I personally don’t believe in cheating. On tests. At board games, card games, sports. On taxes. On a significant other. But truth be told, everyone’s cheated at least once in their life, including me. We all slip up sometime.
The saddest part of it all is that society has become somewhat more accepting of cheaters. At the very least cheating has become so typical, and to a small extent expected, that it’s almost developed into some sort of mini-norm.
Media coverage of celebrity cheaters, from athletes to politicians to movie stars, has saturated popular culture. Because of this, society begins to fail to see that cheating really is wrong.
Not to stray too far off topic, cheaters in intimate relationships, I would like to focus on the biggest issues that surround infidelity: How people cheat, why people cheat and what should be done with those who do cheat.
I have never been cheated on and I have never cheated on someone. Then why am I the one writing this article, you may ask. It’s simple, I know people who have been on the receiving and giving end of cheating.
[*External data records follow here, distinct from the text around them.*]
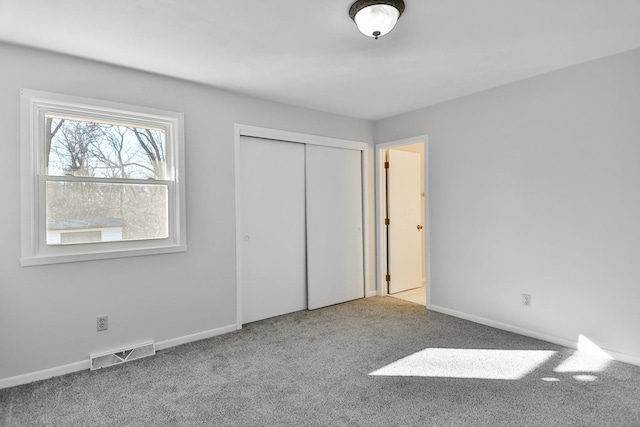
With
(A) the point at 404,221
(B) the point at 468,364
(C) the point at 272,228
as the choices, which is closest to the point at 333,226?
(C) the point at 272,228

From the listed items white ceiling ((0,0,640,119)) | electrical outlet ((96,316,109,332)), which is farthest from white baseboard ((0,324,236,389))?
white ceiling ((0,0,640,119))

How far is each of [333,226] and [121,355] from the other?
2609 millimetres

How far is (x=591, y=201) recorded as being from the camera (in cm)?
295

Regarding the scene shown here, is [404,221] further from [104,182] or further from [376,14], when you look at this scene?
[104,182]

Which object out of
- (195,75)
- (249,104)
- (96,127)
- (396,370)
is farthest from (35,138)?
(396,370)

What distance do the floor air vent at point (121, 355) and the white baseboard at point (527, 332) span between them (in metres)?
2.99

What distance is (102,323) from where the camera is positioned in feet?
9.45

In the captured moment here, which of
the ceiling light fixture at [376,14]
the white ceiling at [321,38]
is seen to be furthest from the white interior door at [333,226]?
the ceiling light fixture at [376,14]

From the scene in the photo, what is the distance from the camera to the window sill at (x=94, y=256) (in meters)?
2.59

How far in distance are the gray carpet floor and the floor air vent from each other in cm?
10

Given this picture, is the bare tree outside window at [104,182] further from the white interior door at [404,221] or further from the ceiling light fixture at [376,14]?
the white interior door at [404,221]

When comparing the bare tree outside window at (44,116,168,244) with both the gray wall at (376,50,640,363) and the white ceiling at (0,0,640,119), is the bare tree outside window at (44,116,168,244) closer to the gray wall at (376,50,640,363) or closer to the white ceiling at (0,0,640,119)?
the white ceiling at (0,0,640,119)

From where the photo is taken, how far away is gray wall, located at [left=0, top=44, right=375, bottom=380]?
2531 mm

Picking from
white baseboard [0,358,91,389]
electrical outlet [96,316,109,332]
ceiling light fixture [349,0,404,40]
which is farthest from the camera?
electrical outlet [96,316,109,332]
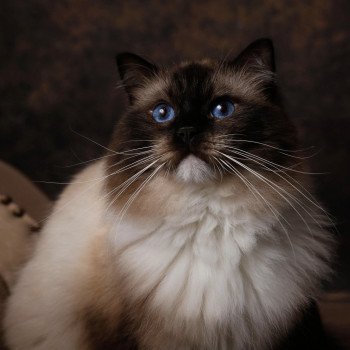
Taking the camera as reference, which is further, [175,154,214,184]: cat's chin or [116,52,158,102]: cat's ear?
[116,52,158,102]: cat's ear

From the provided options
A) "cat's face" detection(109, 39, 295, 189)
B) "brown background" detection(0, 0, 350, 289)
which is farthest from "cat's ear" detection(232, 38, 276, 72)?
"brown background" detection(0, 0, 350, 289)

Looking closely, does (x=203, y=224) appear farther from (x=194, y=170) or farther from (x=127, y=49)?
(x=127, y=49)

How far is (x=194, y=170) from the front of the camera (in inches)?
57.8

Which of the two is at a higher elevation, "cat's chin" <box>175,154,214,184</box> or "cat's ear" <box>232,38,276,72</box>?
"cat's ear" <box>232,38,276,72</box>

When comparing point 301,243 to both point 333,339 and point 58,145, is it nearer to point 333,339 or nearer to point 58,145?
point 333,339

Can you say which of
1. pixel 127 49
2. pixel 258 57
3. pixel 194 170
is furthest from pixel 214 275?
pixel 127 49

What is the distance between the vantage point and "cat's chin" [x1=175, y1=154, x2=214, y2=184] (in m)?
1.46

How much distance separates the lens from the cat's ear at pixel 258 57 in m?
1.61

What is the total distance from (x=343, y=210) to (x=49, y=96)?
1.28 meters

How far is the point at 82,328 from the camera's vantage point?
1659 mm

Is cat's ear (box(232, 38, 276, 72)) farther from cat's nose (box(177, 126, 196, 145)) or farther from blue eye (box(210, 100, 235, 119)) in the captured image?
cat's nose (box(177, 126, 196, 145))

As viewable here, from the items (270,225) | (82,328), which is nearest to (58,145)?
(82,328)

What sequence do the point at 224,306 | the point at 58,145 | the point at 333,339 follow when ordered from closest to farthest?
the point at 224,306 < the point at 333,339 < the point at 58,145

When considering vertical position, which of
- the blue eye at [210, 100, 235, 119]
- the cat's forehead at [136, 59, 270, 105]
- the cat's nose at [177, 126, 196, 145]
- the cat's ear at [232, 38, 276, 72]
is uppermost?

I’ve observed enough to know what happens when someone cheats. I bring an unbiased point of view to the subject, plain and simple.
I like to believe that cheating on a significant other falls into two major categories: emotional and physical.
Emotional cheaters are typically looking for attention because they feel some sort of disconnect from their current partner. These types of cheaters seek out someone who will listen and who can offer a shoulder to cry on.
This mode of cheating usually involves telephone calls, e-mails and the ever so popular, and highly evident, text messaging.
I have actually had some personal experience with this particular type of cheating, and I wasn’t even aware that any cheating was going on in the first place.
EJ, his real name, was a friend from high school. It wasn’t until after we graduated that I really started to take notice, but I quickly learned that he was taken.
I just as quickly learned that he and his girlfriend had frequent and persisting problems.
One random night, EJ and I started to communicate via text message. We continued on into the next day, week and even month. Then I finally asked him a simple question, “So why did you and your girlfriend break up?”
“We didn’t break up,” he simply responded.
The jerk was still with his girlfriend. The nature of our conversations led me to believe that he was single. I was beyond shocked…and disgusted.
I thought that our conversations had meaning behind them. Little did I know, all he was looking for was the emotional attention he obviously wasn’t getting from his girlfriend.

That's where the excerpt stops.